(DATA FOR ANALYSIS)
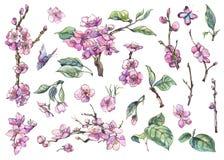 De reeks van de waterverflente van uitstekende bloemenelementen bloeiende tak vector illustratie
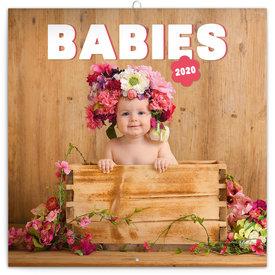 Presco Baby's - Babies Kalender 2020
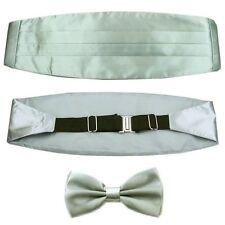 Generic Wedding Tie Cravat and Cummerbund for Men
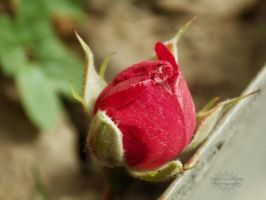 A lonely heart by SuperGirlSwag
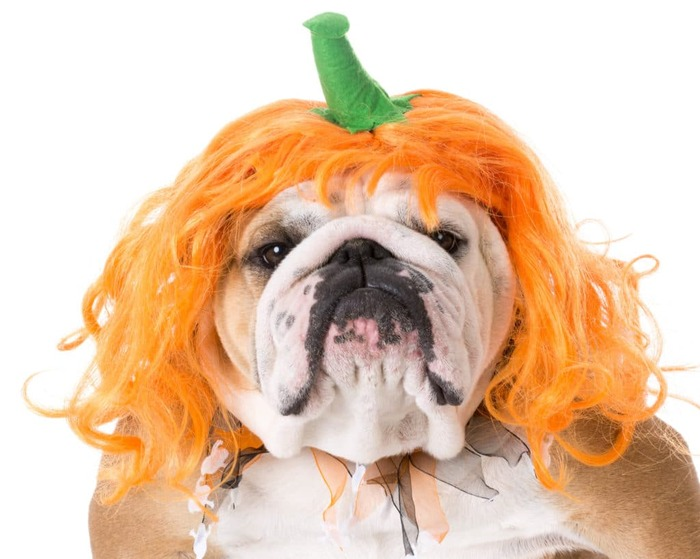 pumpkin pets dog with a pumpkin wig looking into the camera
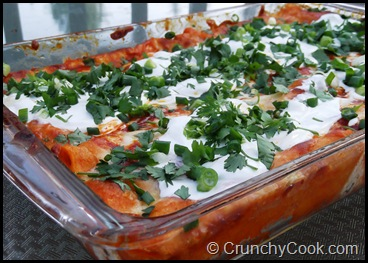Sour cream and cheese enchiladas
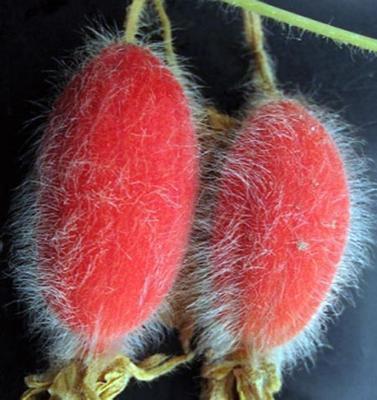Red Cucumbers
==
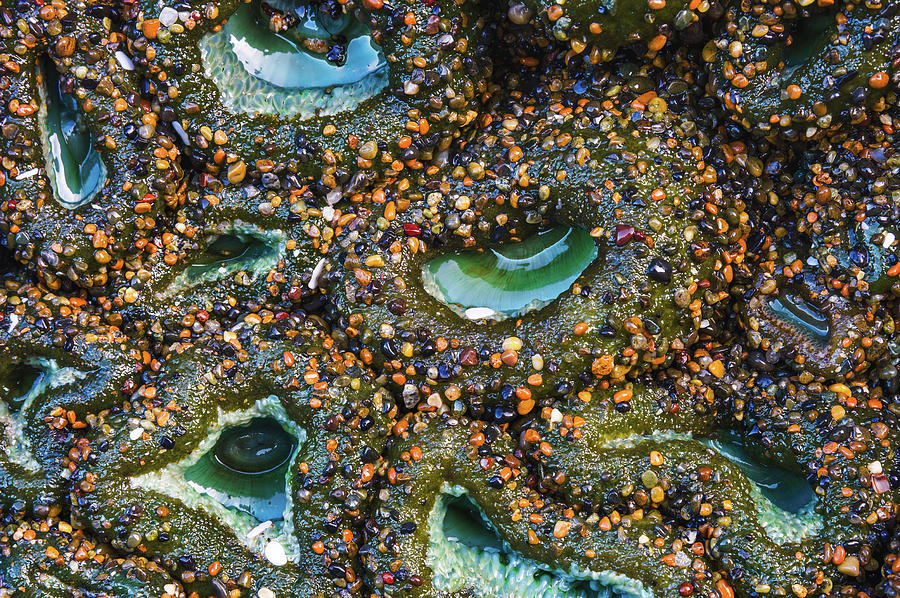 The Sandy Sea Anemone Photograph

(TASK)
The answer is the lines of the material above, from the one containing "De reeks van" down to the one containing "Red Cucumbers", given exactly and without images.

(REPLY)
 De reeks van de waterverflente van uitstekende bloemenelementen bloeiende tak vector illustratie
 Presco Baby's - Babies Kalender 2020
 Generic Wedding Tie Cravat and Cummerbund for Men
 A lonely heart by SuperGirlSwag
 pumpkin pets dog with a pumpkin wig looking into the camera
Sour cream and cheese enchiladas
Red Cucumbers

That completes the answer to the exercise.